Start of Stored data

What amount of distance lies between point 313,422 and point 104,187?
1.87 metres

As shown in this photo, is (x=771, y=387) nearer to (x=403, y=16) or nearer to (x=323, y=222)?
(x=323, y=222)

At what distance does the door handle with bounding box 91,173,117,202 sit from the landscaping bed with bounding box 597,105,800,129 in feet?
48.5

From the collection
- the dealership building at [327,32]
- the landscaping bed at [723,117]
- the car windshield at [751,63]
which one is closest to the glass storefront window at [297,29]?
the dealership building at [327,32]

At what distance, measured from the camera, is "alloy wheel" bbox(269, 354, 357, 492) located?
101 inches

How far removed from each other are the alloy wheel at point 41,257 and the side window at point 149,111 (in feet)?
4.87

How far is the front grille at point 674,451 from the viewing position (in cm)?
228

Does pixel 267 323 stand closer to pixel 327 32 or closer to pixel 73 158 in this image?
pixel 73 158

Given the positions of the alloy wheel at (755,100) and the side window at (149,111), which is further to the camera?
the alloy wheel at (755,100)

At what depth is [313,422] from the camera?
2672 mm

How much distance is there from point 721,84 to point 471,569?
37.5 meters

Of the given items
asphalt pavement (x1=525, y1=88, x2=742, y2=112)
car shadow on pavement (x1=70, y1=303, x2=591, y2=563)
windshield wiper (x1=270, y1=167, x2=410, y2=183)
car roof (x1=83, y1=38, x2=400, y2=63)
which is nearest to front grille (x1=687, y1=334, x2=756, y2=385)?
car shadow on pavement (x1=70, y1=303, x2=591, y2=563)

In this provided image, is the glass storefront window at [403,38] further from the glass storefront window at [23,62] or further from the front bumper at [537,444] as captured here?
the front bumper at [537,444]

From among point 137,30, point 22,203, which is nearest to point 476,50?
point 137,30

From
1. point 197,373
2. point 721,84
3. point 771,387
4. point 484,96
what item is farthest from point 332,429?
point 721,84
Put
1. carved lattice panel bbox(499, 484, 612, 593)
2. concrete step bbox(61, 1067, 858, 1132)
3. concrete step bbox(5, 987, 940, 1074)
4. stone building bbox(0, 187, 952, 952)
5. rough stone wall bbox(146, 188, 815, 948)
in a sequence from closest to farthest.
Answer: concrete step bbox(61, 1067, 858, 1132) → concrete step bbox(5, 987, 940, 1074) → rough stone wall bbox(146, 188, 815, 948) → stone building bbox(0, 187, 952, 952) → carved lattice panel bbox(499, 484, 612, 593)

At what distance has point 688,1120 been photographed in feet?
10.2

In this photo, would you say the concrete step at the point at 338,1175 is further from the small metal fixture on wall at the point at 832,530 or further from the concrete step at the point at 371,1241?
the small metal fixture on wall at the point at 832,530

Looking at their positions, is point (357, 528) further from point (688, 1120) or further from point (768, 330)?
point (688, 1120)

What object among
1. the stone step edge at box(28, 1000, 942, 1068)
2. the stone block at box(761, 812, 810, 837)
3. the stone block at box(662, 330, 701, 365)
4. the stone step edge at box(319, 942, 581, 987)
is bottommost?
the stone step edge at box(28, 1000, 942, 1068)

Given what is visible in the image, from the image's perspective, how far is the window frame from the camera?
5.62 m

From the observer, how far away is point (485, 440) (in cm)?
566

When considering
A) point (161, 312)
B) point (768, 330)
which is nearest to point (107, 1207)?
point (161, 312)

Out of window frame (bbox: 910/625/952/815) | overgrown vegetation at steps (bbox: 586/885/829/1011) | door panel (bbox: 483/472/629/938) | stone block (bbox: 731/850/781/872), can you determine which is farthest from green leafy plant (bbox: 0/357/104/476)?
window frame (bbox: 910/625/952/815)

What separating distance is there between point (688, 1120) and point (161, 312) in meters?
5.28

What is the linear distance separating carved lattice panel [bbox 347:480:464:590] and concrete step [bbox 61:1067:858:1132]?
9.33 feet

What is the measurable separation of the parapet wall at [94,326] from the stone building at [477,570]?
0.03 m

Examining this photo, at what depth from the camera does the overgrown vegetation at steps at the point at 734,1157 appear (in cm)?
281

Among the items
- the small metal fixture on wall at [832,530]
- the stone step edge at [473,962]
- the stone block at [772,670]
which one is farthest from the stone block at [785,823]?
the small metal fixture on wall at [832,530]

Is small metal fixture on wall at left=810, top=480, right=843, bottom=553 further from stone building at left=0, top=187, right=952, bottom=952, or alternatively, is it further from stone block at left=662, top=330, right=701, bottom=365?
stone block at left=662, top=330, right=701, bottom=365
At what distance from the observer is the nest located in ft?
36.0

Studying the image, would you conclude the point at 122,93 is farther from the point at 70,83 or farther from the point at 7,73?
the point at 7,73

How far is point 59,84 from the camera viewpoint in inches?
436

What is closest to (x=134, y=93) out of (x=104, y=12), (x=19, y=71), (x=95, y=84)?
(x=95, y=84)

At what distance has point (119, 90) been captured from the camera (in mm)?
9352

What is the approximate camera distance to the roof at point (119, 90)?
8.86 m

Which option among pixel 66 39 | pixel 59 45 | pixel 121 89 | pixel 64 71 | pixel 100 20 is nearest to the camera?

End of Stored data

Exercise instructions »
Output the listing above word for word.

Exercise answer »
What amount of distance lies between point 313,422 and point 104,187?
1.87 metres

As shown in this photo, is (x=771, y=387) nearer to (x=403, y=16) or nearer to (x=323, y=222)?
(x=323, y=222)

At what distance does the door handle with bounding box 91,173,117,202 sit from the landscaping bed with bounding box 597,105,800,129 in feet?
48.5

From the collection
- the dealership building at [327,32]
- the landscaping bed at [723,117]
- the car windshield at [751,63]
which one is closest to the glass storefront window at [297,29]?
the dealership building at [327,32]

At what distance, measured from the camera, is "alloy wheel" bbox(269, 354, 357, 492) located?
101 inches

How far removed from each other are the alloy wheel at point 41,257 and the side window at point 149,111 (in feet)?
4.87

How far is the front grille at point 674,451 from the viewing position (in cm)?
228

Does pixel 267 323 stand closer to pixel 327 32 or closer to pixel 73 158 in this image?
pixel 73 158

Given the positions of the alloy wheel at (755,100) and the side window at (149,111), which is further to the camera?
the alloy wheel at (755,100)

At what depth is [313,422] from the camera?
2672 mm

How much distance is there from point 721,84 to point 471,569?
37.5 meters

Of the given items
asphalt pavement (x1=525, y1=88, x2=742, y2=112)
car shadow on pavement (x1=70, y1=303, x2=591, y2=563)
windshield wiper (x1=270, y1=167, x2=410, y2=183)
car roof (x1=83, y1=38, x2=400, y2=63)
which is nearest to front grille (x1=687, y1=334, x2=756, y2=385)?
car shadow on pavement (x1=70, y1=303, x2=591, y2=563)

In this provided image, is the glass storefront window at [403,38] further from the glass storefront window at [23,62] or further from the front bumper at [537,444] as captured here?
the front bumper at [537,444]

From among point 137,30, point 22,203, which is nearest to point 476,50?
point 137,30

From
1. point 197,373
2. point 721,84
3. point 771,387
4. point 484,96
what item is farthest from point 332,429?
point 721,84
Put
1. carved lattice panel bbox(499, 484, 612, 593)
2. concrete step bbox(61, 1067, 858, 1132)
3. concrete step bbox(5, 987, 940, 1074)
4. stone building bbox(0, 187, 952, 952)
5. rough stone wall bbox(146, 188, 815, 948)
in a sequence from closest to farthest.
Answer: concrete step bbox(61, 1067, 858, 1132) → concrete step bbox(5, 987, 940, 1074) → rough stone wall bbox(146, 188, 815, 948) → stone building bbox(0, 187, 952, 952) → carved lattice panel bbox(499, 484, 612, 593)

At what distance has point 688,1120 been photographed in feet?
10.2

In this photo, would you say the concrete step at the point at 338,1175 is further from the small metal fixture on wall at the point at 832,530 or further from the concrete step at the point at 371,1241?
the small metal fixture on wall at the point at 832,530

Looking at their positions, is point (357, 528) further from point (688, 1120) or further from point (768, 330)?
point (688, 1120)

What object among
1. the stone step edge at box(28, 1000, 942, 1068)
2. the stone block at box(761, 812, 810, 837)
3. the stone block at box(662, 330, 701, 365)
4. the stone step edge at box(319, 942, 581, 987)
is bottommost?
the stone step edge at box(28, 1000, 942, 1068)

Given what is visible in the image, from the image's perspective, how far is the window frame from the camera?
5.62 m

From the observer, how far away is point (485, 440) (in cm)?
566

When considering
A) point (161, 312)
B) point (768, 330)
which is nearest to point (107, 1207)?
point (161, 312)

Out of window frame (bbox: 910/625/952/815) | overgrown vegetation at steps (bbox: 586/885/829/1011) | door panel (bbox: 483/472/629/938) | stone block (bbox: 731/850/781/872), can you determine which is farthest from green leafy plant (bbox: 0/357/104/476)?
window frame (bbox: 910/625/952/815)

What separating distance is there between point (688, 1120) and point (161, 312) in meters?
5.28

What is the linear distance separating carved lattice panel [bbox 347:480:464:590] and concrete step [bbox 61:1067:858:1132]?
9.33 feet

What is the measurable separation of the parapet wall at [94,326] from the stone building at [477,570]?
0.03 m

Examining this photo, at what depth from the camera does the overgrown vegetation at steps at the point at 734,1157 appear (in cm)?
281

Among the items
- the small metal fixture on wall at [832,530]
- the stone step edge at [473,962]
- the stone block at [772,670]
which one is farthest from the stone block at [785,823]?
the small metal fixture on wall at [832,530]

Is small metal fixture on wall at left=810, top=480, right=843, bottom=553 further from stone building at left=0, top=187, right=952, bottom=952, or alternatively, is it further from stone block at left=662, top=330, right=701, bottom=365?
stone block at left=662, top=330, right=701, bottom=365
At what distance from the observer is the nest located in ft?
36.0

Studying the image, would you conclude the point at 122,93 is farther from the point at 70,83 or farther from the point at 7,73?
the point at 7,73

How far is point 59,84 from the camera viewpoint in inches?
436

What is closest to (x=134, y=93) out of (x=104, y=12), (x=19, y=71), (x=95, y=84)?
(x=95, y=84)

At what distance has point (119, 90) been captured from the camera (in mm)?
9352

What is the approximate camera distance to the roof at point (119, 90)?
8.86 m

Which option among pixel 66 39 | pixel 59 45 | pixel 121 89 | pixel 64 71 | pixel 100 20 is nearest to the camera?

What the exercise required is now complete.